The word “emergency” derives from the Latin emergere, which means “to arise, bring to light.”
The word “apocalypse” derives from the Greek apokalyptein, which means “to uncover, to reveal.”
The word “crisis” derives from the Greek krisis, meaning “decision.”
Encoded into our language is the understanding that disasters tend to expose that which was previously hidden. As the planetary crisis unfolds as a series of emergencies, our decisions will reveal who we are.
Different challenges require, and inspire, different reactions. Alarm is an appropriate response to a person pinned beneath a car, but someone who abandons his otherwise beautiful home because of a tiny leak is
alarmingly overreactive.
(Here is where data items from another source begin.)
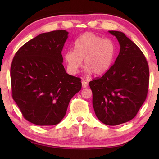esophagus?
Here are the masks:
<instances>
[{
	"instance_id": "esophagus-1",
	"label": "esophagus",
	"mask_w": 159,
	"mask_h": 159,
	"mask_svg": "<svg viewBox=\"0 0 159 159\" xmlns=\"http://www.w3.org/2000/svg\"><path fill=\"white\" fill-rule=\"evenodd\" d=\"M87 85H88V83H87L86 81H85V80H83V81H82L83 88H85V87H87Z\"/></svg>"
}]
</instances>
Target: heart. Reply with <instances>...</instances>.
<instances>
[{
  "mask_svg": "<svg viewBox=\"0 0 159 159\" xmlns=\"http://www.w3.org/2000/svg\"><path fill=\"white\" fill-rule=\"evenodd\" d=\"M115 46L109 39H102L92 33H85L76 39L74 50L64 54L67 67L72 74H75L83 64L87 73L96 76L105 74L112 65Z\"/></svg>",
  "mask_w": 159,
  "mask_h": 159,
  "instance_id": "1",
  "label": "heart"
}]
</instances>
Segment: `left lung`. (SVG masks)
<instances>
[{
	"mask_svg": "<svg viewBox=\"0 0 159 159\" xmlns=\"http://www.w3.org/2000/svg\"><path fill=\"white\" fill-rule=\"evenodd\" d=\"M120 46L113 65L102 76L89 82L96 117L104 124L116 126L136 116L146 99L149 67L146 57L124 33L109 31Z\"/></svg>",
	"mask_w": 159,
	"mask_h": 159,
	"instance_id": "obj_1",
	"label": "left lung"
}]
</instances>
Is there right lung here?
Returning <instances> with one entry per match:
<instances>
[{"mask_svg":"<svg viewBox=\"0 0 159 159\" xmlns=\"http://www.w3.org/2000/svg\"><path fill=\"white\" fill-rule=\"evenodd\" d=\"M67 38L65 30L41 33L25 43L12 61L13 99L23 117L38 126L59 124L81 89L80 78L67 74L62 64Z\"/></svg>","mask_w":159,"mask_h":159,"instance_id":"right-lung-1","label":"right lung"}]
</instances>
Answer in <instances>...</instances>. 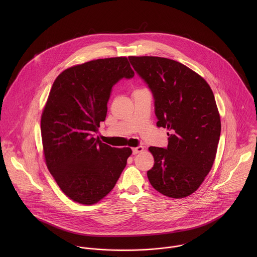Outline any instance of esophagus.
Returning <instances> with one entry per match:
<instances>
[{
  "instance_id": "1",
  "label": "esophagus",
  "mask_w": 257,
  "mask_h": 257,
  "mask_svg": "<svg viewBox=\"0 0 257 257\" xmlns=\"http://www.w3.org/2000/svg\"><path fill=\"white\" fill-rule=\"evenodd\" d=\"M144 150V147H142V146H140V147H135V148H133V153L136 155V154H138V153H140V152H142Z\"/></svg>"
}]
</instances>
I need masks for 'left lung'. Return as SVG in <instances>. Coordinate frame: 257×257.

What does the condition of the planet require, and what does it inspire? And what happens if it doesn’t inspire what it requires—if we reveal ourselves to be people who put flashing lights atop our vehicles to avoid traffic but won’t turn off the lights in our homes to avoid destruction?
Away Games
Despite the numerous observed instances of hysterical strength, it has never been demonstrated in a controlled setting, because it would be unethical to create the necessary conditions. But even beyond the witnessed cases, there are reasons to assume it is a real phenomenon, including the effects of electrical charges on muscles (which demonstrate a strength that far exceeds what can be willed) and the performance of athletes at the most important competitions. It is no coincidence that the great majority of world records are set at the Olympics, when the viewing audience is vastly larger than that of any other competition and the stakes are much higher. Athletes are able to try harder because they care more.
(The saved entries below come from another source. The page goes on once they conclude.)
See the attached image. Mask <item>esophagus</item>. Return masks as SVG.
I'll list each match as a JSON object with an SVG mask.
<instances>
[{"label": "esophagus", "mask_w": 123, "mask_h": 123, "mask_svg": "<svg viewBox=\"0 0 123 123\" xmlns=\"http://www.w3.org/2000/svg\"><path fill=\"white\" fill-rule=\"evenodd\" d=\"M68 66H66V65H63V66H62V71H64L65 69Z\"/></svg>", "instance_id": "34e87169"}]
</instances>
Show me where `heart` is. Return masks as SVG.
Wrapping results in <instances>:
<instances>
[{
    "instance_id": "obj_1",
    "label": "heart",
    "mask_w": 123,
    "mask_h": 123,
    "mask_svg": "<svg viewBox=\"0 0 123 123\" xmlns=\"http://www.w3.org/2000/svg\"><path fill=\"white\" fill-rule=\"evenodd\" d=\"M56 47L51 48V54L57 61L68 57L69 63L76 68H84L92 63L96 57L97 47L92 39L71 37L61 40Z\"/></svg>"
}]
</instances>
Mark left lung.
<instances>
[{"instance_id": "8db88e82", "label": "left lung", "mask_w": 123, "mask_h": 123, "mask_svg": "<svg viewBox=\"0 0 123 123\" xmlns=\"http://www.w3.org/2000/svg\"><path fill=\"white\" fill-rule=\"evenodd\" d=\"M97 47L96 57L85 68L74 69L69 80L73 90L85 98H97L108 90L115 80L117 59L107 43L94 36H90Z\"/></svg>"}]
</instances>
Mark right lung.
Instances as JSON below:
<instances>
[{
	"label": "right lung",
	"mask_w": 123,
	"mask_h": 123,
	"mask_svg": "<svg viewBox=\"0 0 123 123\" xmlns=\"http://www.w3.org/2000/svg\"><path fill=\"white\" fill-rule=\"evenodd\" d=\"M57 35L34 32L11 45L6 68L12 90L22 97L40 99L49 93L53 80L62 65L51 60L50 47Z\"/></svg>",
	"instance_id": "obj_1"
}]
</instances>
Across sports, individuals and teams win more often when competing at home. (Not only are the majority of world records set at the Olympics, but the host country almost always overperforms.) Some portion of this can be explained by getting a good night’s rest in one’s own bed the night before, eating home-cooked food, and playing on a familiar field. Some can be explained by referee bias toward the home team. But the greatest advantage may be delivered by the supporters: playing in a stadium of one’s fans generates confidence and offers a powerful incentive to win. A study of Germany’s Bundesliga soccer league demonstrated that home-field advantage is greater in stadiums where the soccer field is not surrounded by a track than in those where it is. The closer the fans are to the field, the more their presence is felt—the more home feels like home.